FSCA will oversee all financial services companies’ conduct; PA supervises financial institutions’ safety and soundness and ensures the sector’s stability.
The Act also sets up a Council of Regulators, including the National Credit Regulator, FSCA, PA and other regulatory bodies.
The Twin Peaks legislation is important for financial advisors because of what it heralds in broader industry changes.
The Retail Distribution Review, for instance, is essentially an extension of Twin Peaks. Other regulations and legislation around the Act will emerge in coming months that’ll impact advisors, says EY’s Abigail Viljoen.
One of the first is likely the Conduct of Financial Institutions (CoFI) Act. It’ll set the new framework for how financial service providers should conduct themselves, including standards for distribution and advice.
FSB’s Caroline da Silva says the approach to regulation will change significantly, from rulesbased to customer-outcomes.
“It will also move away from one-size-fits all approach of the Financial Advisory and Intermediary Services Act (FAIS). That has potentially created unnecessary costs for advisors because they had to follow certain rules even if they were inappropriate for their type of business.”

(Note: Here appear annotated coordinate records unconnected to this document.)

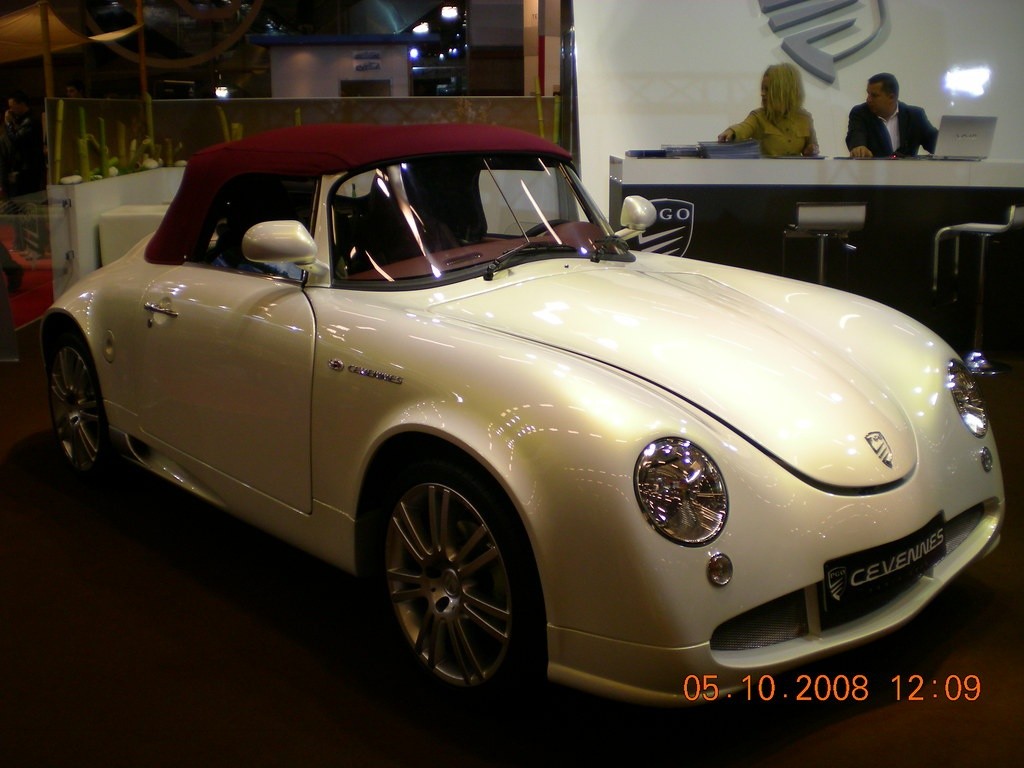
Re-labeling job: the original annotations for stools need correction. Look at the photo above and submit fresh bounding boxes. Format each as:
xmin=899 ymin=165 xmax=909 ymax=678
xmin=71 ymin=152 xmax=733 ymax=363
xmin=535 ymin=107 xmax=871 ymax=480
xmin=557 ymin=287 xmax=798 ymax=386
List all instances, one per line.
xmin=930 ymin=204 xmax=1024 ymax=351
xmin=780 ymin=199 xmax=868 ymax=285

Now, the outcome will be more important than how financial services providers get there, Viljoen notes.
“There will be more flexibility for firms and individuals to operate within the framework, and more opportunity for them to exercise their judgment.” Firms must show how what they’re doing drives fair outcomes.
All financial services providers must be re-licensed under the new regime; the licences will be activity-specific. Activities to be licensed include giving advice, administration management and asset management, Da Silva explains. “It allows us to make the law more proportionate to the risks posed by the specific advisory firm.”